Bir veri kaynağından alınan kayıtlar –
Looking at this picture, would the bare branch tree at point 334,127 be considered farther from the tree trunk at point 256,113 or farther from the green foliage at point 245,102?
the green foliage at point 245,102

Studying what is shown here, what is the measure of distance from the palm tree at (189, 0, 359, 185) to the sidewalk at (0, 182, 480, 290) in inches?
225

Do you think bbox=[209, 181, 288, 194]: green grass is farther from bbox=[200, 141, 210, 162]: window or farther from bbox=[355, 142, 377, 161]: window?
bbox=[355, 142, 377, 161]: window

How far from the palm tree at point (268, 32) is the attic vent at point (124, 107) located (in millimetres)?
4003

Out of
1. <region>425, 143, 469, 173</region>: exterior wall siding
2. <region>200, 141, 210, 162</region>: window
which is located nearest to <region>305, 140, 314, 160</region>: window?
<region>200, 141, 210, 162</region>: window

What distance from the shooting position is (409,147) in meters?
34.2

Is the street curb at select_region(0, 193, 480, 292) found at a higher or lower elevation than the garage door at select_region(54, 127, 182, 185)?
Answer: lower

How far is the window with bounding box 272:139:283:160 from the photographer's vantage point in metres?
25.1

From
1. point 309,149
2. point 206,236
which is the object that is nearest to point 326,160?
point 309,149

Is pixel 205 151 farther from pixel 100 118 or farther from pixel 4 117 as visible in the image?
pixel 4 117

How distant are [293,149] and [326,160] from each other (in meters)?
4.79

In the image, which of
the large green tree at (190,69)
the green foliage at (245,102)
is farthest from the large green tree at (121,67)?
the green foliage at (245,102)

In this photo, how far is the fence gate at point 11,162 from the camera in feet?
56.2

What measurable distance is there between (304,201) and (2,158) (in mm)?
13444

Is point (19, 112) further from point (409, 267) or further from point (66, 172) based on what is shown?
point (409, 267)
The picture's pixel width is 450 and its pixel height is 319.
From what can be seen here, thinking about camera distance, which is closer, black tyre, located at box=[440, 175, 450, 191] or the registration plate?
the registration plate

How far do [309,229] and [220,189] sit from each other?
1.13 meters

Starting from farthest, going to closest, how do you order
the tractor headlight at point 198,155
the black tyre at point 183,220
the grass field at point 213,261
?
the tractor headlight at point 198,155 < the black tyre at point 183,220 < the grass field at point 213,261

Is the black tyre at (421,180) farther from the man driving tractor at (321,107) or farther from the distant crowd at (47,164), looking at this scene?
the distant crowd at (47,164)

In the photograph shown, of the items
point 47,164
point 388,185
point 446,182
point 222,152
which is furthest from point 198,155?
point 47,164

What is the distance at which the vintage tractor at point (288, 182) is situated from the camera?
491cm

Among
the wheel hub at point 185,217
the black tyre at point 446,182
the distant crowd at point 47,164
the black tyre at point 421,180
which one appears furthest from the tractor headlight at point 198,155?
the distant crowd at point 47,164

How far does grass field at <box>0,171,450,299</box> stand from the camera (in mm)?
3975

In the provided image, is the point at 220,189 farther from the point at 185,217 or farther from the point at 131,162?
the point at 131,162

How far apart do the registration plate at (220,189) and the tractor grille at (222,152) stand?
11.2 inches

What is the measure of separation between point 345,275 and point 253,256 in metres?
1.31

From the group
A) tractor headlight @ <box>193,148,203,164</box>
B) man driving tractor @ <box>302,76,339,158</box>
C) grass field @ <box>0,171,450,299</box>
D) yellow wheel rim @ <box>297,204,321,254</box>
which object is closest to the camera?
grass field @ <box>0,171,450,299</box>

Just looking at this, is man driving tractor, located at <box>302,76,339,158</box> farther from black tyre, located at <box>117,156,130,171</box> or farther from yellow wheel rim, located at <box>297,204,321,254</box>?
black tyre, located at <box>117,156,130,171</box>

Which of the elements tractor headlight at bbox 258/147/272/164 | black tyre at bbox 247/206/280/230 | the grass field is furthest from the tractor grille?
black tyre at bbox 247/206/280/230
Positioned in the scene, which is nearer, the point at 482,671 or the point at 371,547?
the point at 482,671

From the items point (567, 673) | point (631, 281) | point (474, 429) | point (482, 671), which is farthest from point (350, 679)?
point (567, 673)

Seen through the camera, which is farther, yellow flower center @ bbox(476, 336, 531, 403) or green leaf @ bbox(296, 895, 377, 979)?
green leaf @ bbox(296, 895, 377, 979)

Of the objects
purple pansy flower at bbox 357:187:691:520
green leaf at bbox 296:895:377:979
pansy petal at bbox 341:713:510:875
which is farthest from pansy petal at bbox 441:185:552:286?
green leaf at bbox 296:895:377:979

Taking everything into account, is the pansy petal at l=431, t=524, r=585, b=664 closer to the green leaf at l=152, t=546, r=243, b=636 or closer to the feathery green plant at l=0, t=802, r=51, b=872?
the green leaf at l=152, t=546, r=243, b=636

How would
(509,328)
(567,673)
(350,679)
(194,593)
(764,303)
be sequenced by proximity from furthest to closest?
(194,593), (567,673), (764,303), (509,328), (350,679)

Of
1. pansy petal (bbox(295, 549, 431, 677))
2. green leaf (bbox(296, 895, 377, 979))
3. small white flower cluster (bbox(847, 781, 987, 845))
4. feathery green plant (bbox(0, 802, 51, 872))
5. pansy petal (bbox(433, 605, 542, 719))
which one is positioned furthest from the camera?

Görev –
Yukarıdaki kayıtların hepsini tek bir harfini bile değiştirmeden alıntılayın.

Beklenen yanıt –
Looking at this picture, would the bare branch tree at point 334,127 be considered farther from the tree trunk at point 256,113 or farther from the green foliage at point 245,102?
the green foliage at point 245,102

Studying what is shown here, what is the measure of distance from the palm tree at (189, 0, 359, 185) to the sidewalk at (0, 182, 480, 290) in inches?
225

Do you think bbox=[209, 181, 288, 194]: green grass is farther from bbox=[200, 141, 210, 162]: window or farther from bbox=[355, 142, 377, 161]: window?
bbox=[355, 142, 377, 161]: window

How far from the palm tree at point (268, 32) is the attic vent at point (124, 107) located (in millimetres)?
4003

Out of
1. <region>425, 143, 469, 173</region>: exterior wall siding
2. <region>200, 141, 210, 162</region>: window
which is located nearest to <region>305, 140, 314, 160</region>: window?
<region>200, 141, 210, 162</region>: window

What distance from the shooting position is (409,147) in meters?
34.2

Is the street curb at select_region(0, 193, 480, 292) found at a higher or lower elevation than the garage door at select_region(54, 127, 182, 185)?
Answer: lower

How far is the window with bounding box 272:139:283:160 from the photographer's vantage point in metres?
25.1

From
1. point 309,149
2. point 206,236
which is the object that is nearest to point 326,160?
point 309,149

Is pixel 205 151 farther from pixel 100 118 or farther from pixel 4 117 as visible in the image?
pixel 4 117

How distant are [293,149] and [326,160] from each other (in meters)?
4.79

In the image, which of
the large green tree at (190,69)
the green foliage at (245,102)
is farthest from the large green tree at (121,67)?
the green foliage at (245,102)

In this photo, how far is the fence gate at point 11,162 from the camera in feet?
56.2

What measurable distance is there between (304,201) and (2,158) (in mm)?
13444

Is point (19, 112) further from point (409, 267) or further from point (66, 172) based on what is shown?
point (409, 267)
The picture's pixel width is 450 and its pixel height is 319.
From what can be seen here, thinking about camera distance, which is closer, black tyre, located at box=[440, 175, 450, 191] or the registration plate?
the registration plate

How far do [309,229] and [220,189] sit from each other?
1.13 meters

Starting from farthest, going to closest, how do you order
the tractor headlight at point 198,155
the black tyre at point 183,220
the grass field at point 213,261
?
the tractor headlight at point 198,155 < the black tyre at point 183,220 < the grass field at point 213,261

Is the black tyre at (421,180) farther from the man driving tractor at (321,107) or farther from the distant crowd at (47,164), looking at this scene?
the distant crowd at (47,164)

In the photograph shown, of the items
point 47,164
point 388,185
point 446,182
point 222,152
which is furthest from point 198,155?
point 47,164

What is the distance at which the vintage tractor at point (288, 182) is situated from the camera?
491cm

Among
the wheel hub at point 185,217
the black tyre at point 446,182
the distant crowd at point 47,164
the black tyre at point 421,180
which one appears furthest from the tractor headlight at point 198,155?
the distant crowd at point 47,164

How far does grass field at <box>0,171,450,299</box> stand from the camera (in mm)?
3975

In the provided image, is the point at 220,189 farther from the point at 185,217 or farther from the point at 131,162?
the point at 131,162

How far apart do the registration plate at (220,189) and the tractor grille at (222,152) stand?
11.2 inches

What is the measure of separation between point 345,275 and point 253,256 in metres?
1.31

From the group
A) tractor headlight @ <box>193,148,203,164</box>
B) man driving tractor @ <box>302,76,339,158</box>
C) grass field @ <box>0,171,450,299</box>
D) yellow wheel rim @ <box>297,204,321,254</box>
which object is closest to the camera?
grass field @ <box>0,171,450,299</box>

Just looking at this, is man driving tractor, located at <box>302,76,339,158</box> farther from black tyre, located at <box>117,156,130,171</box> or farther from yellow wheel rim, located at <box>297,204,321,254</box>?
black tyre, located at <box>117,156,130,171</box>

Which of the elements tractor headlight at bbox 258/147/272/164 | black tyre at bbox 247/206/280/230 | the grass field is furthest from the tractor grille?
black tyre at bbox 247/206/280/230
Positioned in the scene, which is nearer, the point at 482,671 or the point at 371,547?
the point at 482,671

From the items point (567, 673) | point (631, 281) | point (474, 429) | point (482, 671), which is farthest from point (350, 679)?
point (567, 673)

Seen through the camera, which is farther, yellow flower center @ bbox(476, 336, 531, 403) or green leaf @ bbox(296, 895, 377, 979)?
green leaf @ bbox(296, 895, 377, 979)

Of the objects
purple pansy flower at bbox 357:187:691:520
green leaf at bbox 296:895:377:979
pansy petal at bbox 341:713:510:875
which is farthest from pansy petal at bbox 441:185:552:286?
green leaf at bbox 296:895:377:979

Taking everything into account, is the pansy petal at l=431, t=524, r=585, b=664 closer to the green leaf at l=152, t=546, r=243, b=636 or closer to the feathery green plant at l=0, t=802, r=51, b=872?
the green leaf at l=152, t=546, r=243, b=636

How would
(509,328)
(567,673)
(350,679)
(194,593)
(764,303)
be sequenced by proximity from furthest to closest?
(194,593), (567,673), (764,303), (509,328), (350,679)

Of
1. pansy petal (bbox(295, 549, 431, 677))
2. green leaf (bbox(296, 895, 377, 979))
3. small white flower cluster (bbox(847, 781, 987, 845))
4. feathery green plant (bbox(0, 802, 51, 872))
5. pansy petal (bbox(433, 605, 542, 719))
which one is positioned furthest from the camera?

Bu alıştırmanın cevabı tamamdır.